Second, you’ve apparently misunderstood Compo and Sardeshmuk. Their discussion of a using a single index had to do with regression analysis. They wrote:
In particular, defining ENSO in terms of a single index and ENSO-related variations in terms of regressions on that index, as done in many previous studies, can lead to wrong conclusions. This paper argues that ENSO is best viewed not as a number but as an evolving dynamical process for this purpose.
In this graph, I did not use the ENSO index in a regression analysis. I simply averaged the NINO3.4 sea surface temperature anomalies. There’s a very basic difference, Tom.
You also failed to recognize the importance of what I wrote after I quoted Compo and Sardeshmuk. It was:
Compo and Sardeshmukh have not accounted for the left over warm water associated with major El Niño events, like the 1986/87/88 and 1997/98 El Niños. In time, maybe they will.

### Actions to take
1. Reproduce the passage on ENSO word for word, starting with "Second, you’ve apparently" and going on through "for this purpose.".
2. Carry on the passage on ENSO from the point where it ends, extending it in the same voice.

### Data
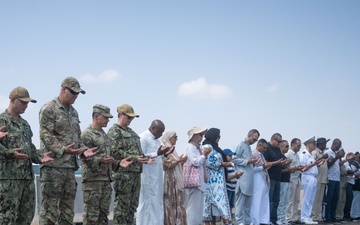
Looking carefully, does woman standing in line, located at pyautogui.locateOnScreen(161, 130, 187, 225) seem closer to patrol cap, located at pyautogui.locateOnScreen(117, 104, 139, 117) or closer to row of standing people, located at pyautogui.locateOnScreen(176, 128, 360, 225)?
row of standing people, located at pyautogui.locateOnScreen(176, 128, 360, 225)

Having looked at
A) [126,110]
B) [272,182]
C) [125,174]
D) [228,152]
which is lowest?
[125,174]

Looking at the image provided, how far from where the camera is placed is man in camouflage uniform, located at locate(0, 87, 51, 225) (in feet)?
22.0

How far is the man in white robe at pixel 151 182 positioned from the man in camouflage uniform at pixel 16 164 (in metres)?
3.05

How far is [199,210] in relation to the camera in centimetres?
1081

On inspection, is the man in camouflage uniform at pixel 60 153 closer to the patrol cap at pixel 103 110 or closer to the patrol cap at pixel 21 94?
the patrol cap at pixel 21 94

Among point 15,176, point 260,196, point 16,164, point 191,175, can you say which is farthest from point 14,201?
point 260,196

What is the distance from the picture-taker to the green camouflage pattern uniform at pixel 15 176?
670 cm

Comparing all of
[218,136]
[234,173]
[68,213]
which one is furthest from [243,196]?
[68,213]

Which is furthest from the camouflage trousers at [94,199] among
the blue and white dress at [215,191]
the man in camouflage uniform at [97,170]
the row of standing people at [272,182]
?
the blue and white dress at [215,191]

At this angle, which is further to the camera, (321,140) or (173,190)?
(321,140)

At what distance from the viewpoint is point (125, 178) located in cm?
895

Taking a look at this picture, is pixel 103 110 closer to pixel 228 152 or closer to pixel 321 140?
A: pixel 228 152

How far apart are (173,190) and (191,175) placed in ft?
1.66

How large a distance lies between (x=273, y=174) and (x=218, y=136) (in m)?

### Results for the exercise
1.
Second, you’ve apparently misunderstood Compo and Sardeshmuk. Their discussion of a using a single index had to do with regression analysis. They wrote:
In particular, defining ENSO in terms of a single index and ENSO-related variations in terms of regressions on that index, as done in many previous studies, can lead to wrong conclusions. This paper argues that ENSO is best viewed not as a number but as an evolving dynamical process for this purpose.

2.
Compo and Sardeshmuk are a step in the right direction, as I noted before I quoted them in my comment at 137.
Tom Curtis at 146 says: “Therefore simply taking the SST anomaly in the Nino 3.4 region over vastly different time periods cannot plausibly be considered a measure of ENSO activity. It in no way allows for the effects of other factors which we know will cause changes in the SST in the Nino 3.4 region as much as anywhere else.”
What “other factors” are referring to, Tom? Are you aware the authors of peer-reviewed papers about ENSO consider NINO3.4 sea surface temperature anomalies to be “a measure of ENSO activity”? An example is the Giese et al (2009) paper The 1918/19 El Niño. They argued that the 1918/19 portion of the 1918/19/20 El Niño was underestimated in the NINO3.4 sea surface temperature reconstructions, and that it was likely comparable in strength to the 1982/83 and 1997/98 El Niño events. Giese et al (2009) also suggested that the 1912/13 and 1939/40/41/42 El Niño events were also under-rated. If as you say, the NINO3.4 data “cannot plausibly be considered a measure of ENSO activity”, why would Giese et al (2009) have even written their paper, Tom? Why would NOAA use NINO3.4 data as the basis for its Ocean NINO Index? Why would Kevin Trenberth recommend NINO3.4 data over the SOI? Read on.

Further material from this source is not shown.